The compulsory testing of approximately 3,000 bovine animals born before 2013 for bovine viral diarrhoea (BVD) has been described by the Irish Farmers’ Association (IFA) as an “important step” in establishing a BVD-free status for the national herd.

The move, revealed by the Department of Agriculture in recent weeks, was formally announced by Minister for Agriculture, Food and the Marine Michael Creed yesterday, Tuesday, June 9.

Commenting, IFA Animal Health Committee chairman Pat Farrell said the substantive issue for the BVD programme is to now determine what the end game is.

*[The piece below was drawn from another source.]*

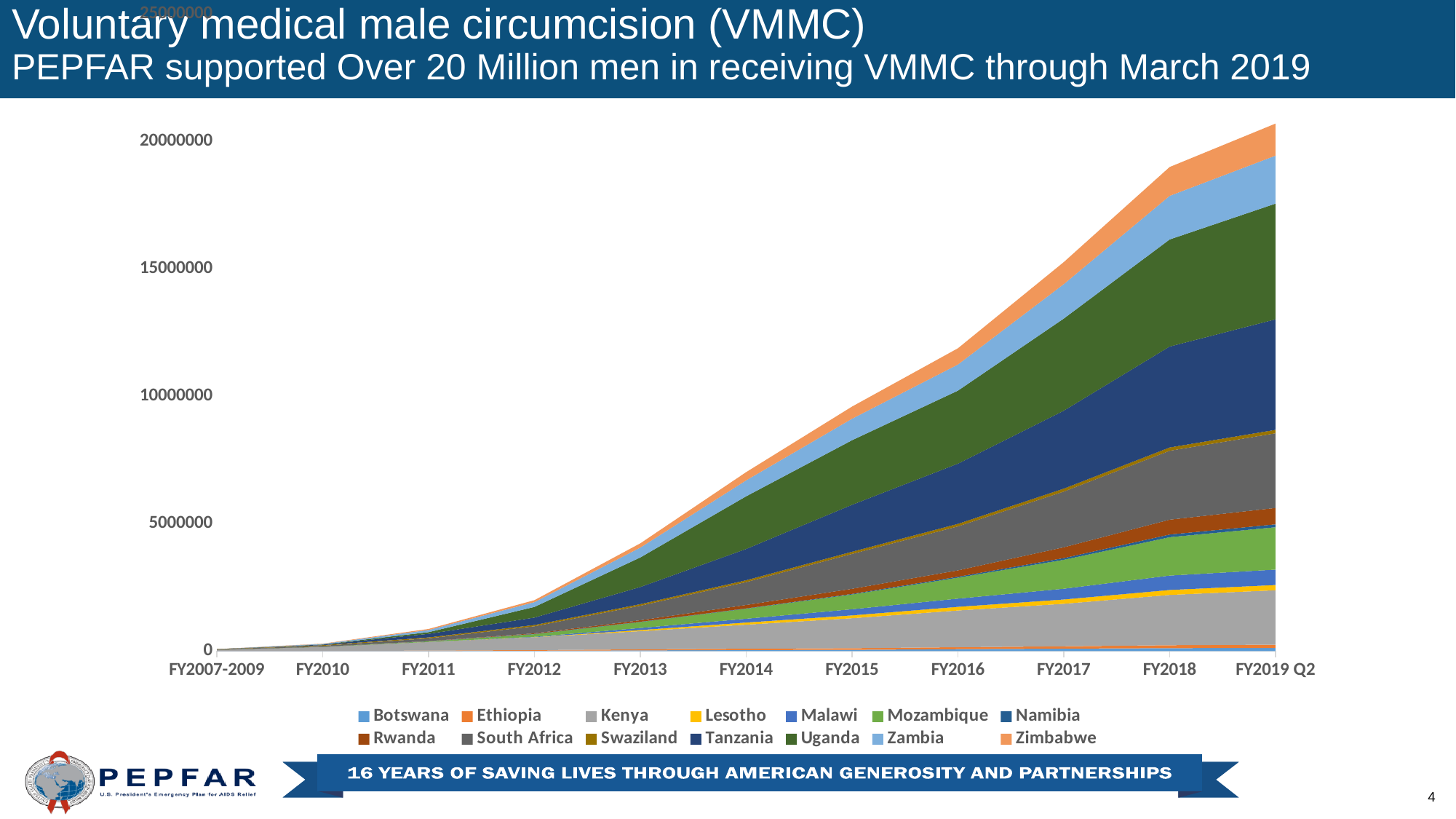
Is the total stacked value for FY2016 greater or less than 10000000? greater Is the total stacked value for FY2014 greater or less than 10000000? less Is the total stacked value for FY2019 Q2 greater or less than 20000000? greater How many countries does the legend list? 14 What is the label of the first category on the x axis? FY2007-2009 How many fiscal-year periods are shown along the x axis? 11 Which period on the x axis has the lowest total stacked value? FY2007-2009 Do the cumulative VMMC totals rise or fall from FY2007-2009 to FY2019 Q2? Rise What kind of chart is shown on the slide? Stacked area chart Which period on the x axis has the highest total stacked value? FY2019 Q2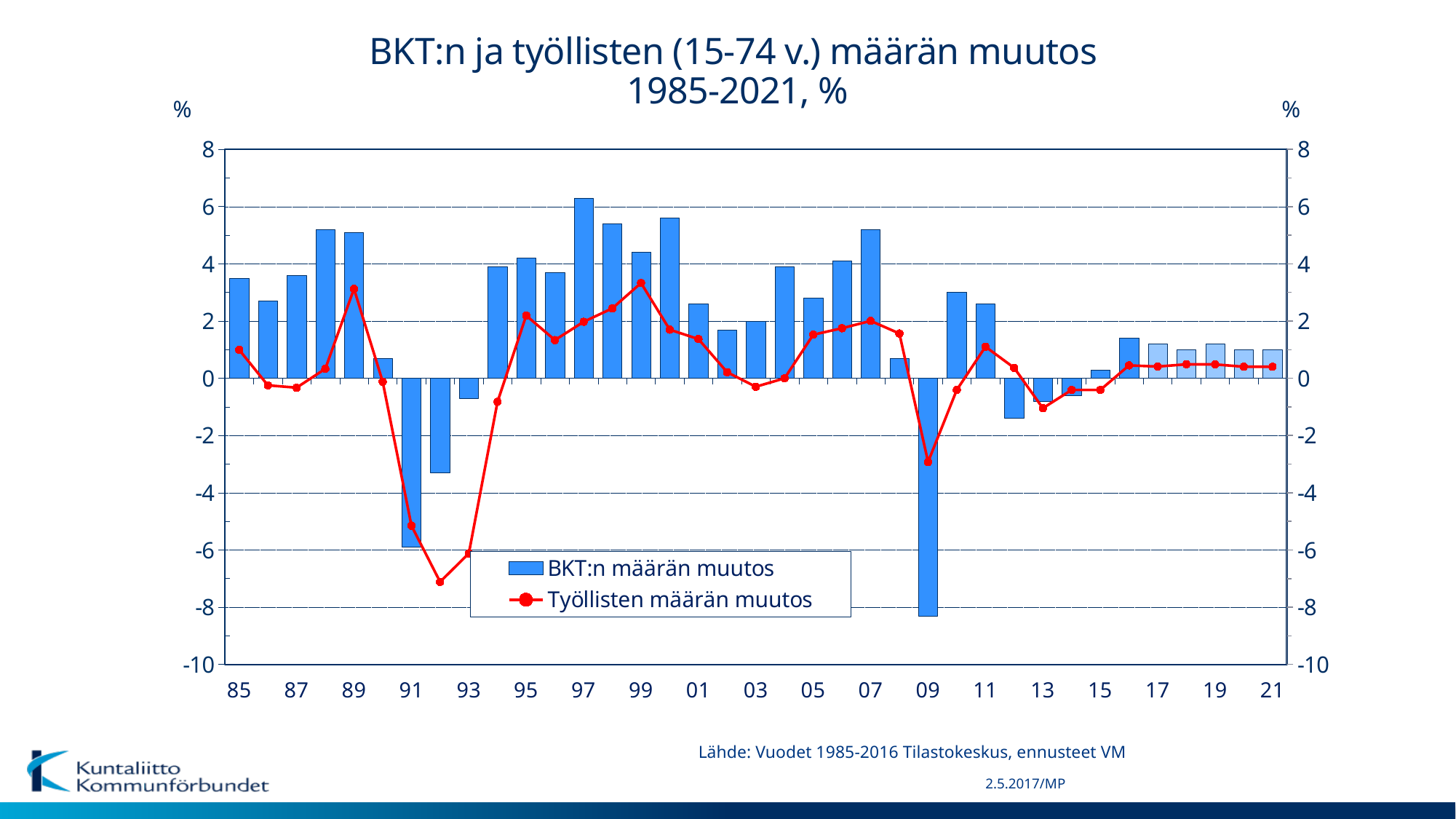
How many series does the legend list? 2 Is the BKT:n määrän muutos value for 1997 greater or less than 6? greater In which year is the BKT:n määrän muutos bar the lowest? 2009 Which year has a lower BKT:n määrän muutos value, 1991 or 2009? 2009 Which series is drawn as a red line with markers? Työllisten määrän muutos Is the BKT:n määrän muutos value for 2009 greater or less than -6? less How many years are plotted on the x axis from 1985 to 2021? 37 In which year is the BKT:n määrän muutos bar the highest? 1997 What kind of chart is shown on the slide? A combined bar and line chart In which year does the Työllisten määrän muutos line reach its lowest point? 1992 Is the Työllisten määrän muutos value for 1992 greater or less than -6? less What is the title of the chart? BKT:n ja työllisten (15-74 v.) määrän muutos 1985-2021, %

Farmers have made enormous investments in the programme since 2013, with some farmers involved since 2012. They are rightly growing extremely frustrated at the lack of clear timeframes for the ending of on-farm tissue tag testing.

The chairman said, while significant progress has been made in reducing the numbers of PIs and the number of infected herds, from 13,877 in 9,485 herds in 2013 to just 478 in 276 herds to date in 2020, BVD freedom has not yet been achieved.

Farmers are asking how much longer will the expense of tissue tag testing continue, he said.

Farrell added that the issue is further complicated by the “unrealistic target” set in the new EU Animal Health Law for recognised BVD-free status, where 18 months of testing with no persistently infected animals identified is required.

The IFA says it has asked Animal Health Ireland (AHI) to provide a detailed analysis of the options available to progress the programme, including the short and longer-term costs and benefits of these options.

Farrell said the programme is now at a critical point in terms of deciding which direction to follow and it is vital all of the costs and benefits of the various options are presented to allow farmers to make an informed decision on the future programme direction.

It should not be taken for granted that farmers will continue indefinitely tissue tag testing all calves born, with no end date in sight, the chairman concluded.